Betty followed her down a corridor till she stopped before one of several pictures hung in a line. It represented a group of wild-looking men standing beneath the walls of a city which Betty at once saw was meant to represent the London or Londinium of the Romans.

“You must imagine that the scene shown by this picture, is about a hundred years after the Romans had gone,” said Godmother. “Those great strong men looking up at London Wall are our forefathers, the English. Awful things have been happening for the past hundred years; terrible fighting between these invaders and the British, who by now are being everywhere defeated and driven farther and farther west. The Englishmen in the picture, have come suddenly into sight of a walled city that looks dangerous to approach. They are hesitating. One of them is blowing his horn to see whether any defenders will appear upon the battlements. No answer comes to the loud blast, and the warriors will presently rush at that gate, batter it down and enter. To their amazement they will find within, beautiful houses such as they have never seen or imagined. But all of them are empty and dropping into decay. They will see the ruined gardens and orchards of buildings the use of which they can’t even guess. For many, many years London has lain deserted, because on account of the fighting in the country all round, no food could reach it, and all its people have fled. Wondering and afraid, believing, no doubt, all these decaying remains of luxury to be some magic device of demons, those rough warriors will hurry away from the silent city, leaving it to fall into still deeper ruin.”

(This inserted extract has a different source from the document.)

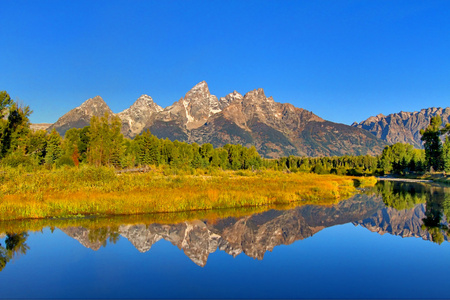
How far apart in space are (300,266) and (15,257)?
13719 mm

“Poor London!” said Betty. “But how did it ever wake up again?”

“It had to wait till the worst of the fighting was over before it was occupied again—this time by a different race—the _English_ race. Then London once more came to life. But by this time probably nearly the whole of the _Roman_ buildings had disappeared, and become buried under the first rough _English_ houses where the new race of men lived who once more made the city into a thriving port.”

“And these English people forgot all about the Romans, I suppose?”